BRIEF:
Give the line with "United States, site archbold_FL-17." again, along with every line below it to the end of the records, word for word.

Saved entries:
* * * *
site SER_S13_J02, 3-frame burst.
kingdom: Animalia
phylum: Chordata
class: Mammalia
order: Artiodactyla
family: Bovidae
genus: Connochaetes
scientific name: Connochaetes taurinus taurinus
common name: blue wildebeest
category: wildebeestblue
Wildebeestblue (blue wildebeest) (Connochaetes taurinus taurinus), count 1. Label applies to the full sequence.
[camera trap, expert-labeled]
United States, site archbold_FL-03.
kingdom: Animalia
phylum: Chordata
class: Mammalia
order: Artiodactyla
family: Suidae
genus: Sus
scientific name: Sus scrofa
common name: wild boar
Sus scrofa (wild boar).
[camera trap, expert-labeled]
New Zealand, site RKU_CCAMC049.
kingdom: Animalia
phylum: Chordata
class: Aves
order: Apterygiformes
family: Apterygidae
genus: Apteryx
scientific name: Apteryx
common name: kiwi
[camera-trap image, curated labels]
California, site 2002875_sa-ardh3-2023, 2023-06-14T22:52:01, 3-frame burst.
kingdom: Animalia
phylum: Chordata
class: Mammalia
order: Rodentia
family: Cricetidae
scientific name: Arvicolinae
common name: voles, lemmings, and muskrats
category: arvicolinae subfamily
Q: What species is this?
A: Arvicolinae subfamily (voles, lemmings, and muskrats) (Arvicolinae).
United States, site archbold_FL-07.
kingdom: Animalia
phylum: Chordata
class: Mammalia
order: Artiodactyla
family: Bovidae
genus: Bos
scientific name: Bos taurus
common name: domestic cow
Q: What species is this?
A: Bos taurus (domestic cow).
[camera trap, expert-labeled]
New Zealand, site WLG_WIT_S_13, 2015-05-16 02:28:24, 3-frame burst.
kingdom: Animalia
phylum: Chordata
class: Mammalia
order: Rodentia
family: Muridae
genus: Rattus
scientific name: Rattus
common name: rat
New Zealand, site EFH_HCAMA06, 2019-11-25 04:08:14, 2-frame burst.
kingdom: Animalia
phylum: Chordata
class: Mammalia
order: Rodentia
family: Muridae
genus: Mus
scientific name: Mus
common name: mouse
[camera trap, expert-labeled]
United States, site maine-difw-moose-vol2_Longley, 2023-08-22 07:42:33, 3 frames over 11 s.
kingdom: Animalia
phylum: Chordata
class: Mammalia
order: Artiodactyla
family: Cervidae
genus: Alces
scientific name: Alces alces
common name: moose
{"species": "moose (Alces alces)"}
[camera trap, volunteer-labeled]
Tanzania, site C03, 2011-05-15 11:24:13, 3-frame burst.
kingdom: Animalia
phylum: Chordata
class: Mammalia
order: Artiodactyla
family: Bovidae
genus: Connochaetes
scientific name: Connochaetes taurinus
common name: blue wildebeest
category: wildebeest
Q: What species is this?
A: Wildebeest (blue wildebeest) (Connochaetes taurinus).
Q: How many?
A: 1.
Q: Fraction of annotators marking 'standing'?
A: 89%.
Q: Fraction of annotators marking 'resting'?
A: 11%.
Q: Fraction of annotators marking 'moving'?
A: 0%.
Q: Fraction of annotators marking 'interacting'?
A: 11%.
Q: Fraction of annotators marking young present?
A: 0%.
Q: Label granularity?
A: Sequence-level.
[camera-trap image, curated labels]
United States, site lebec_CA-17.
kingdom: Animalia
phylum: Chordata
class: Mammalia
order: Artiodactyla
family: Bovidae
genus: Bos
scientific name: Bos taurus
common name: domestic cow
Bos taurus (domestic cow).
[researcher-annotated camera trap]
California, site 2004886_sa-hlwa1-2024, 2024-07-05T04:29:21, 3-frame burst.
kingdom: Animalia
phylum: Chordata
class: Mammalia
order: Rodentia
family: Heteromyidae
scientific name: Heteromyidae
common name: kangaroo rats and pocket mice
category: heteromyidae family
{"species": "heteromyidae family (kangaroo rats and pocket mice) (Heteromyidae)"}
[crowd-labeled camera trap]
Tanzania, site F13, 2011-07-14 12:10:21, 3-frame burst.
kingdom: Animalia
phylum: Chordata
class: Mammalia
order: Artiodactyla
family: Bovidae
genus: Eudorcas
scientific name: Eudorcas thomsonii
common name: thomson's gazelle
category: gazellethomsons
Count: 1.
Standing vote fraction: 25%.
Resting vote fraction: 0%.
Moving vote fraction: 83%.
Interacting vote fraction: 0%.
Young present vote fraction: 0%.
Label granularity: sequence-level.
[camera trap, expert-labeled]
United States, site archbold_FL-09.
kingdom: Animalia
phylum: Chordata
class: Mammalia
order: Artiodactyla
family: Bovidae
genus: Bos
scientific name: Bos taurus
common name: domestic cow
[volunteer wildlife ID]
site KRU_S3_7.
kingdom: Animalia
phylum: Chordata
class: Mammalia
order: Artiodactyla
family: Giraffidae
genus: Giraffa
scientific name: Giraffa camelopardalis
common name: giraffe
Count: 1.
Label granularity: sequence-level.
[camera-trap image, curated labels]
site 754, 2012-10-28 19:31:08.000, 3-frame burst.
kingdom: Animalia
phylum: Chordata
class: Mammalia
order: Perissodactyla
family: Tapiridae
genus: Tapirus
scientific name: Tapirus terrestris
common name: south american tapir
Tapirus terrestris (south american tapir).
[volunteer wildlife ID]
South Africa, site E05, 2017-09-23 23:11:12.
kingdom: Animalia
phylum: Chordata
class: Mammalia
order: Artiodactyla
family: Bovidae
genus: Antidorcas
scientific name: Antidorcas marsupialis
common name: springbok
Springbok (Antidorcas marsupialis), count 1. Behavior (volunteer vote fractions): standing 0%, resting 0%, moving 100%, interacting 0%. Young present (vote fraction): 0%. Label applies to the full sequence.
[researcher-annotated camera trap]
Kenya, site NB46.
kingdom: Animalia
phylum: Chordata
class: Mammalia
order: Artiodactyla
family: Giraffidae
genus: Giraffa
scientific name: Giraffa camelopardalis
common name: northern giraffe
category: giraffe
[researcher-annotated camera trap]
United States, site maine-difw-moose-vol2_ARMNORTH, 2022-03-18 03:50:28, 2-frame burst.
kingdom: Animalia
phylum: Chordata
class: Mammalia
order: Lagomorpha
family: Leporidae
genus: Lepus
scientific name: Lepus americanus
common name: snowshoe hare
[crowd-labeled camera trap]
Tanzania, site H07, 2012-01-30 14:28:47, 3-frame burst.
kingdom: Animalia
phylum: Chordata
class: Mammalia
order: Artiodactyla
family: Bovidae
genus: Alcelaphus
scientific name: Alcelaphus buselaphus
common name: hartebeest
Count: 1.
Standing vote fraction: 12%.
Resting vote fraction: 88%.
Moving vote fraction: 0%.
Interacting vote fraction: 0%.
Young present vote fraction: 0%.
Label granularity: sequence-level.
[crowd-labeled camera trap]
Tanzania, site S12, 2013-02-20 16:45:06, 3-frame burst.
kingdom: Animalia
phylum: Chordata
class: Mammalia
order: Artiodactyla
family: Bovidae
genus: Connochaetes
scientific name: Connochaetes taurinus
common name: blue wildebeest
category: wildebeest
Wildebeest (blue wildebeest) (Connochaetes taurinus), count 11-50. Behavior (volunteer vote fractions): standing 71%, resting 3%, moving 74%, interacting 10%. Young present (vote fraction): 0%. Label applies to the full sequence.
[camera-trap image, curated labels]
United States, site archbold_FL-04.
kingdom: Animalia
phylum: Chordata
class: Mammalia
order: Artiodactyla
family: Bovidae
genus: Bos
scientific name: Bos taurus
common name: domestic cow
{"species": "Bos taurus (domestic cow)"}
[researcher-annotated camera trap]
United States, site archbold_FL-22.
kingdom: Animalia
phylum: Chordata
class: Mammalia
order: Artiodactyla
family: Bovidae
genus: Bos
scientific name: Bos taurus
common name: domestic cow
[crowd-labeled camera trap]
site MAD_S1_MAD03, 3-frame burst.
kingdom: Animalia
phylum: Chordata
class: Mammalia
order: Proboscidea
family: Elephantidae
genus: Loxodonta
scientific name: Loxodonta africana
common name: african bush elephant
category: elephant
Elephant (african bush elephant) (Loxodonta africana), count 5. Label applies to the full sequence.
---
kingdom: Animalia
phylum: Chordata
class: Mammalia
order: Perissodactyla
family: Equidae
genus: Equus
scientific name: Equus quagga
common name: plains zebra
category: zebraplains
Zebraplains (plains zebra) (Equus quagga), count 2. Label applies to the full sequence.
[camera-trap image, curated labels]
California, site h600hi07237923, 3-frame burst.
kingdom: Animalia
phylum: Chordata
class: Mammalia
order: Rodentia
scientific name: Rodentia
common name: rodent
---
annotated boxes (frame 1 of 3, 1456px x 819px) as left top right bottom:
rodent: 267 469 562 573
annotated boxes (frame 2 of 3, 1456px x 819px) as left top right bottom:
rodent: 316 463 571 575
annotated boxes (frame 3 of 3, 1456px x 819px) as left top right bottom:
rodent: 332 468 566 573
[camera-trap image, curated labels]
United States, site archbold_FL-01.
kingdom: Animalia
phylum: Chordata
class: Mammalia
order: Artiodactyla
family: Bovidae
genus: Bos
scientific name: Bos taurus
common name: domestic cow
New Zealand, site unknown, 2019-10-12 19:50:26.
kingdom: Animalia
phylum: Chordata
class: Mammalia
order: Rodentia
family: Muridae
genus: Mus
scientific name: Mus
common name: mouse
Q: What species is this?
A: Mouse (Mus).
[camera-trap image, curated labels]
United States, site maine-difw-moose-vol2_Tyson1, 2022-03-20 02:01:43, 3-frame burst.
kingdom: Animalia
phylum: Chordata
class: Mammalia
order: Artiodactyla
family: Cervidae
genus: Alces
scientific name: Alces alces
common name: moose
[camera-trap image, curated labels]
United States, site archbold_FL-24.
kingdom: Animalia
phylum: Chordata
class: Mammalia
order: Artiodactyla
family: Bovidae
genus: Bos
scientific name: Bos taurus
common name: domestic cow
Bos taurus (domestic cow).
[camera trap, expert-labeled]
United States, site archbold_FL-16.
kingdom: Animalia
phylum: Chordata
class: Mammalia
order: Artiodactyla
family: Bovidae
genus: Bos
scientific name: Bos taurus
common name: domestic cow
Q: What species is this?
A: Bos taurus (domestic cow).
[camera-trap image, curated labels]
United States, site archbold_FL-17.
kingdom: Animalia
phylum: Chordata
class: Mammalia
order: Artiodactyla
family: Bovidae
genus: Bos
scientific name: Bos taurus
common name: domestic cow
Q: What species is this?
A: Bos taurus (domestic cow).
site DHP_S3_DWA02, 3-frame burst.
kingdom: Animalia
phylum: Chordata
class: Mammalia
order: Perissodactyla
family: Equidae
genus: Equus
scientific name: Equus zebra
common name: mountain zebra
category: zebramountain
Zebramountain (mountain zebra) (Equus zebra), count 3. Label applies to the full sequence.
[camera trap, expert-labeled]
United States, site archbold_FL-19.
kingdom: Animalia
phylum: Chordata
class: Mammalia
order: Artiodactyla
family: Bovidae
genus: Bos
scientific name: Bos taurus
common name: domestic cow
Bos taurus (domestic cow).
* * * *
ANSWER BOX:
United States, site archbold_FL-17.
kingdom: Animalia
phylum: Chordata
class: Mammalia
order: Artiodactyla
family: Bovidae
genus: Bos
scientific name: Bos taurus
common name: domestic cow
Q: What species is this?
A: Bos taurus (domestic cow).
site DHP_S3_DWA02, 3-frame burst.
kingdom: Animalia
phylum: Chordata
class: Mammalia
order: Perissodactyla
family: Equidae
genus: Equus
scientific name: Equus zebra
common name: mountain zebra
category: zebramountain
Zebramountain (mountain zebra) (Equus zebra), count 3. Label applies to the full sequence.
[camera trap, expert-labeled]
United States, site archbold_FL-19.
kingdom: Animalia
phylum: Chordata
class: Mammalia
order: Artiodactyla
family: Bovidae
genus: Bos
scientific name: Bos taurus
common name: domestic cow
Bos taurus (domestic cow).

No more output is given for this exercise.